YOUR OBJECTIVE: The records below need to be repeated exactly, with every picture left out.

SUPPLIED DATA:

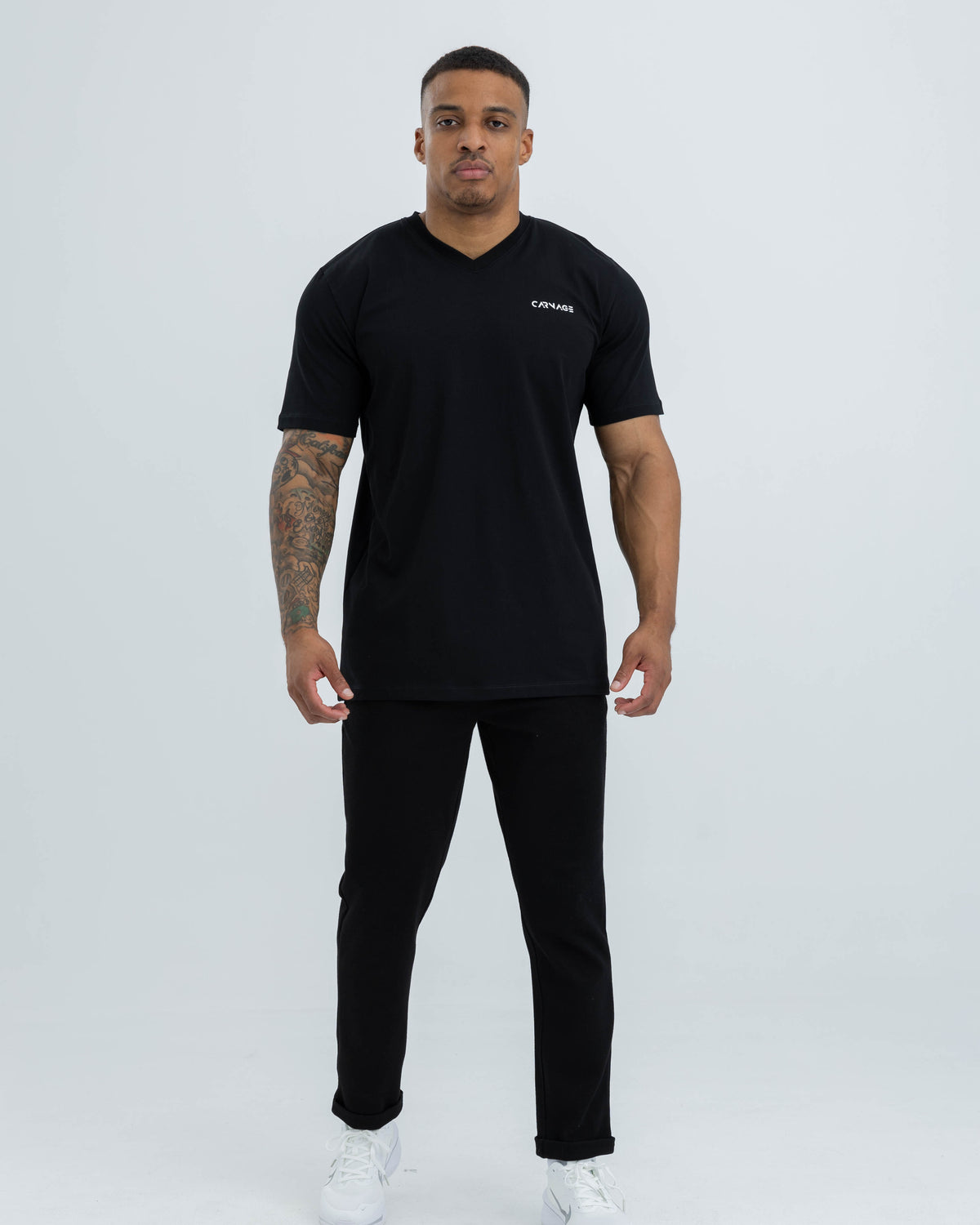 Essential V Neck Tee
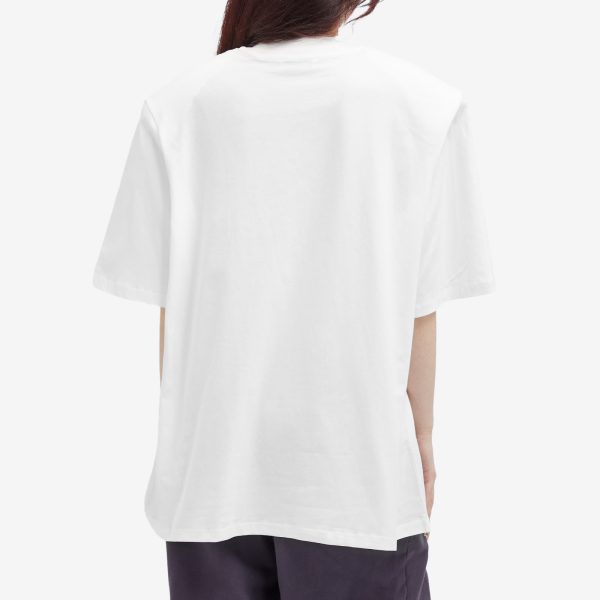 The Attico Kilie Oversized Logo T-Shirt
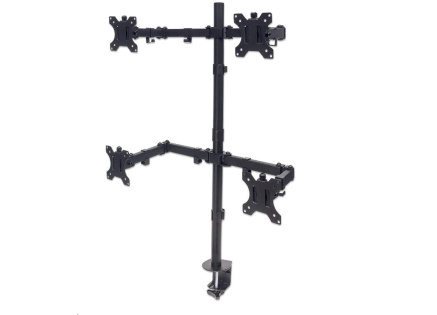 MANHATTAN Stolní držák (univerzální) pro 4 Monitory LCD, 13” až 32”, 8kg MANHATTAN Stolní držák (univerzální) pro 4 Monitory LCD, 13” až 32”, 8kg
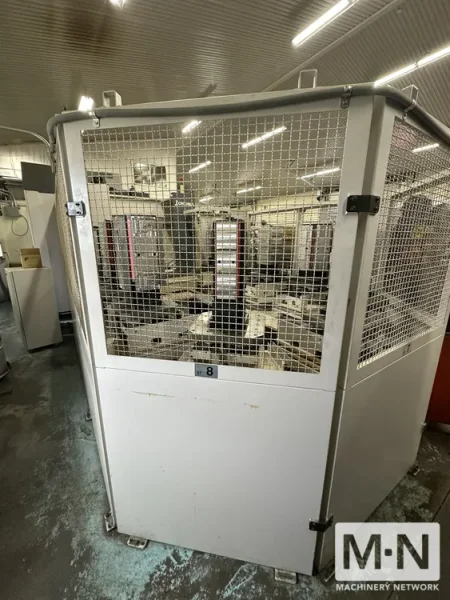 Okuma MA-400HA CNC Horizontal Machining Center, 2008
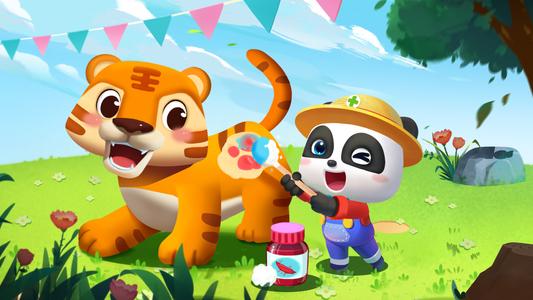 Baby Panda's Kids Play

REPLY:
 Essential V Neck Tee
 The Attico Kilie Oversized Logo T-Shirt
 MANHATTAN Stolní držák (univerzální) pro 4 Monitory LCD, 13” až 32”, 8kg MANHATTAN Stolní držák (univerzální) pro 4 Monitory LCD, 13” až 32”, 8kg
 Okuma MA-400HA CNC Horizontal Machining Center, 2008
 Baby Panda's Kids Play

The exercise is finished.